TESTO SCELTO:
_ _ _ _

Donna massacrata dal compagno, il giallo della telefonata: «Carabinieri chiamati dopo il primo urlo»

«Probabilmente la situazione sembrava tornata tranquilla. Me ne sono andata a letto»

Domenica 25 Settembre 2022 di Nicola Munaro - Davide Tamiello
Lilia Patranjel e il compagno omicida

SPINEA (Venezia)  - C'è qualcosa che non torna nella notte della tragedia. Ci sarebbe una telefonata, che però ufficialmente non risulta agli atti in procura, che avrebbe segnalato delle urla e dei rumori sospetti in quell'appartamento di via Mantegna a Spinea (Venezia). Per gli inquirenti, infatti, c'è solo una chiamata da quella palazzina: quella con cui, alle 5 del mattino, il 35enne romeno Alexandru Ianosi Andreeva Dimitrova si autoaccusava dell'omicidio della compagna, la 40enne Lilia Patranjel.



LE URLA
Una vicina, però, sostiene di aver telefonata per dare l'allarme a mezzanotte e quaranta. «Abbiamo chiamato i carabinieri al primo urlo - racconta R. B. - Sono venuti, hanno fatto le verifiche che dovevano fare ma nel frattempo i rumori erano terminati. Io a quel punto sono tornata a letto, non sono la vicina che origlia. La mattina ci siamo svegliati con i carabinieri che ci hanno fatto delle domande e poi con estrema delicatezza ci hanno spiegato cosa era avvenuto. Ci hanno ringraziato per aver chiamato e ci hanno detto che eravamo stati gli unici». Come mai quella telefonata non risulta? Carabinieri e procura non confermano e non smentiscono un'ulteriore telefonata. Gli inquirenti però ribadiscono che l'unica chiamata diretta, rispetto al caso, è quella dell'uomo. È possibile che fosse stata considerata come una segnalazione differente? Non era la prima volta, infatti, che l'uomo si lasciava andare a urla e musica alta di notte, tanto da indispettire i vicini. Il sospetto è che una eventuale chiamata precedente possa essere stata interpretata come una segnalazione per schiamazzi: quindi, la pattuglia, una volta arrivata, non sentendo rumori molesti, potrebbe aver deciso di andarsene reputando la zona ormai tranquilla.

_ _ _ _

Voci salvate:
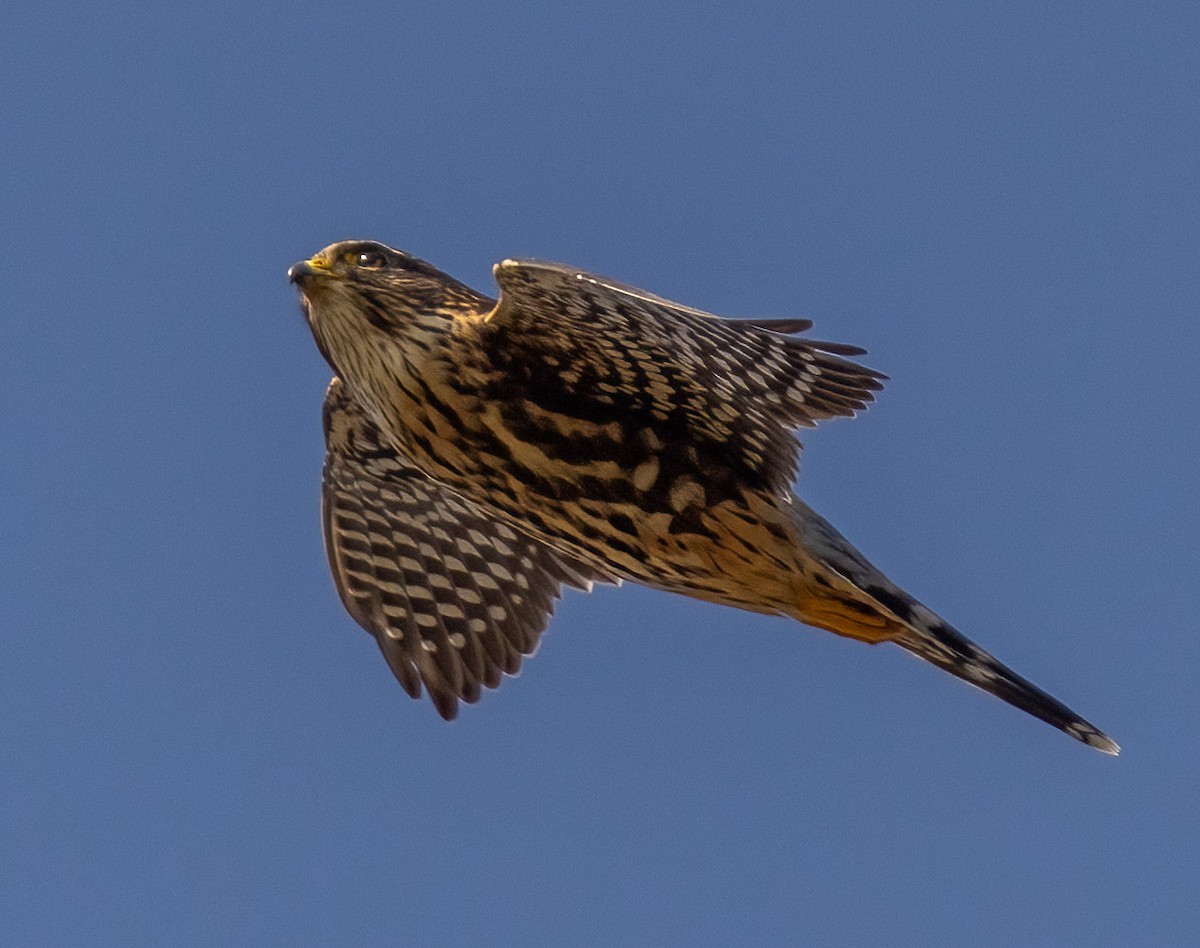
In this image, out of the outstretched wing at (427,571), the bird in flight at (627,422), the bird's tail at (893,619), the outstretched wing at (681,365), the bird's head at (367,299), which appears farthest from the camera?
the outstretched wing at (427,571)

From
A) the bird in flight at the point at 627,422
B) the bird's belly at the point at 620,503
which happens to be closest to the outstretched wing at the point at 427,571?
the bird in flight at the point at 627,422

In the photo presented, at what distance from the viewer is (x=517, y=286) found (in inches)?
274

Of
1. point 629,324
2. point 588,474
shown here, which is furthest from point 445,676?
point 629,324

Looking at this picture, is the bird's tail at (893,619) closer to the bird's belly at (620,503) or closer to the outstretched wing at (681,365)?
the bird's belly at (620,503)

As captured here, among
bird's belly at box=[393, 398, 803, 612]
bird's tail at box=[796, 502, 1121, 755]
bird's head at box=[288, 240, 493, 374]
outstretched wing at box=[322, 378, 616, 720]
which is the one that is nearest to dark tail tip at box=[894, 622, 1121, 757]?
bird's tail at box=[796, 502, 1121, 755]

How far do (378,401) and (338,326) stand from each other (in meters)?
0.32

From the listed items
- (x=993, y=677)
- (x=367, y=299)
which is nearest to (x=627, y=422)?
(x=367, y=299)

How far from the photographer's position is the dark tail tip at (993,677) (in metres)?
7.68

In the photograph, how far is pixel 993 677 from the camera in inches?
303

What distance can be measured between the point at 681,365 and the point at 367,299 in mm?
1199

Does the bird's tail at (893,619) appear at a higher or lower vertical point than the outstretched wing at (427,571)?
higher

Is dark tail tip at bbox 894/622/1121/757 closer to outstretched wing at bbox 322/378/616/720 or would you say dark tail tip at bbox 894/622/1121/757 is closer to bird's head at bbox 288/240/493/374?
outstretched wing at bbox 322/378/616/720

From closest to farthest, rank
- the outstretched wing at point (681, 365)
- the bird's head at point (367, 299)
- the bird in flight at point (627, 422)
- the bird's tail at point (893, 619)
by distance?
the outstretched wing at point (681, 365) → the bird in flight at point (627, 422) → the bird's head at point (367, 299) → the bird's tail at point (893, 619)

_ _ _ _

COMPITI DA SVOLGERE:
• 1. Riscrivi come elenco puntato il paragrafo dell'articolo su Spinea che comincia con «SPINEA (Venezia) - C'è qualcosa che non torna», conservandone i fatti principali.
• 2. Trascrivi parola per parola dall'articolo su Spinea il brano che va da «Donna massacrata dal» fino a «40enne Lilia Patranjel.» compreso.

SOLUZIONI:
• 1.
- Nella notte della tragedia ci sarebbe stata una telefonata che segnalava urla e rumori sospetti nell'appartamento di via Mantegna a Spinea (Venezia). Ufficialmente questa telefonata non risulta agli atti in procura.
- Per gli inquirenti da quella palazzina c'è una sola chiamata, fatta alle 5 del mattino.
- Con quella chiamata il 35enne romeno Alexandru Ianosi Andreeva Dimitrova si autoaccusava dell'omicidio della compagna, la 40enne Lilia Patranjel.

• 2.
Donna massacrata dal compagno, il giallo della telefonata: «Carabinieri chiamati dopo il primo urlo»

«Probabilmente la situazione sembrava tornata tranquilla. Me ne sono andata a letto»

Domenica 25 Settembre 2022 di Nicola Munaro - Davide Tamiello
Lilia Patranjel e il compagno omicida

SPINEA (Venezia)  - C'è qualcosa che non torna nella notte della tragedia. Ci sarebbe una telefonata, che però ufficialmente non risulta agli atti in procura, che avrebbe segnalato delle urla e dei rumori sospetti in quell'appartamento di via Mantegna a Spinea (Venezia). Per gli inquirenti, infatti, c'è solo una chiamata da quella palazzina: quella con cui, alle 5 del mattino, il 35enne romeno Alexandru Ianosi Andreeva Dimitrova si autoaccusava dell'omicidio della compagna, la 40enne Lilia Patranjel.